There’ll be no comeback, at least not in any serious sense. He’ll drive racing cars again, but not competitively. For Webber, it was all about competing at the highest level.
That’s what drove him and what thrilled him. His view is that once you’ve been to the summit of racing in F1 and Le Mans sports prototypes (LMP1), anything else is underwhelming.
So you won’t see Webber dabbling in GT3, not even in a Porsche with his sometime-racer mate and actor Eric Bana in the Bathurst 12 Hour. His link with Porsche continues post-racing, but not as a guest driver.

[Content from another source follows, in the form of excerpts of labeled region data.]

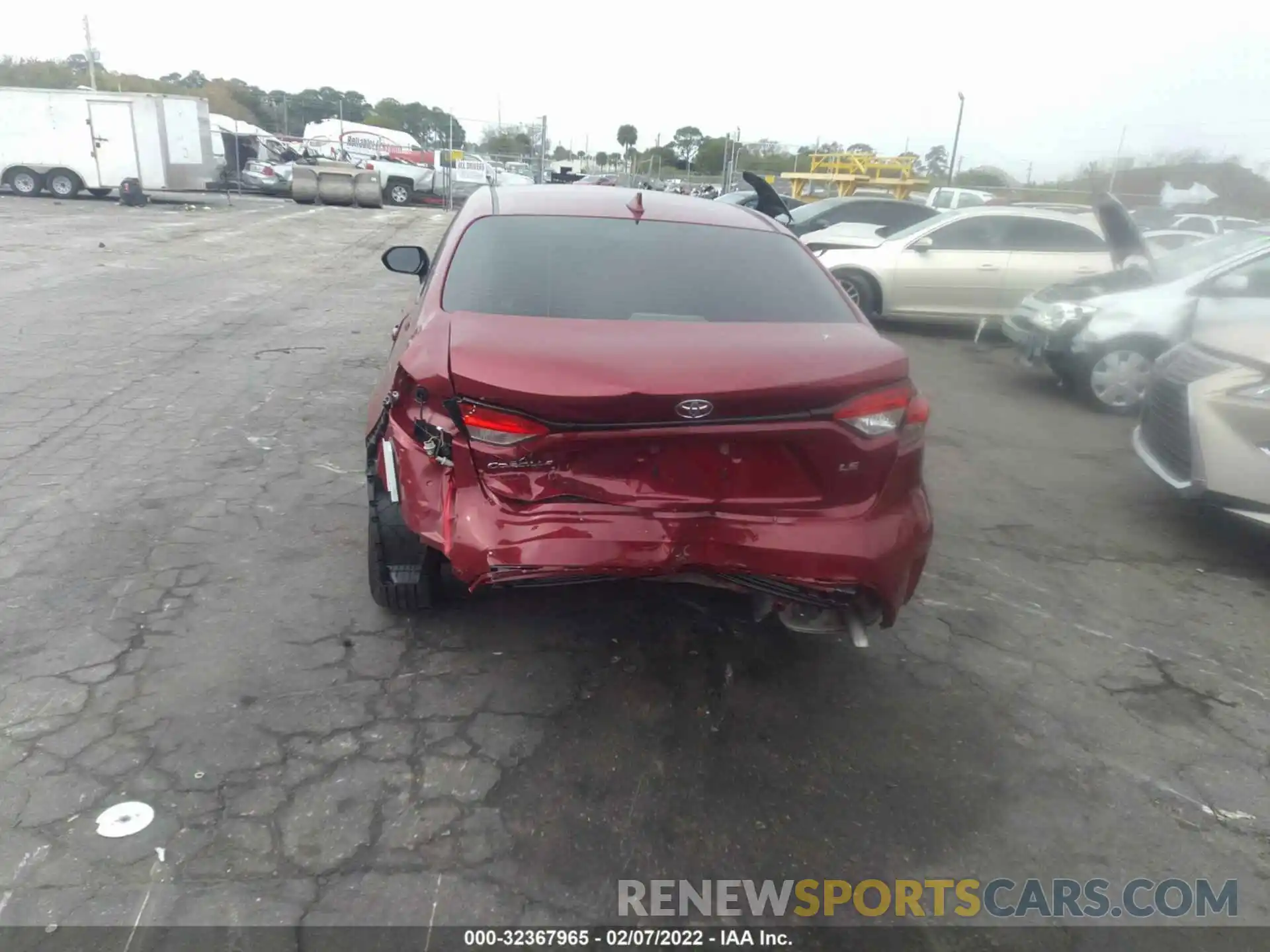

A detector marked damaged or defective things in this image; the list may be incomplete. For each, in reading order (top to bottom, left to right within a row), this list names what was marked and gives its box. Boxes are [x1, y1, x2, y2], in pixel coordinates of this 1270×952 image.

broken tail light [460, 402, 550, 447]
cracked asphalt pavement [2, 193, 1270, 936]
damaged red toyota corolla [368, 181, 931, 640]
crumpled rear bumper [381, 420, 926, 629]
broken tail light [836, 381, 926, 447]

With nine F1 race wins – including twice in the prestigious and testing Monaco Grand Prix – and a world sports-car title, he has nothing to prove, least of all against Supercars specialists. He’s not being a snob, though, because long before he was successful, he had made it clear V8s held no attraction.
Webber isn’t into the mystique of Mount Panorama, either. He raced there back in his formative Formula Ford days and while he respects it, he isn’t in awe. There’s certainly no burning desire to try to conquer The Mountain in something more potent.
He is that cut and dried. He ended his F1 career because he was disillusioned and had a more appealing offer from Porsche to lead its return to big-time sports car racing – simple.

After the Pirelli purgatory of his last three years in F1, forced to nurse deliberately degrading tyres, Webber delighted in the freedom of racing the 1000 horsepower Porsche 919 Hybrid flat-out on high-grip, long-lasting rubber.
However, in his third season, he realised he’d had enough. He reached the clinical conclusion last May that he no longer had the desire to continue at the top level and in October announced he was retiring.
His send-off at the final race of the WEC season was rousing. Rarely has a retiring driver received such a heartfelt farewell. Amid all the emotion and attention, Webber just got on with it and, fittingly, ended his career on the podium.

On his best days, Webber could beat anyone. But there weren’t enough of those days to rank him with the likes of Vettel, Fernando Alonso or Lewis Hamilton. He was a great F1 driver, just not among the greatest. However, as a personality and a person, he was one of the very best. The public saw the plain-speaking Aussie who wasn’t afraid to express his views.
Insiders admired a highly principled, uncommonly loyal individual who, as a competitor, upheld traditional values of fair play and sportsmanship.
An old-fashioned description sums up Webber best. He is fair dinkum.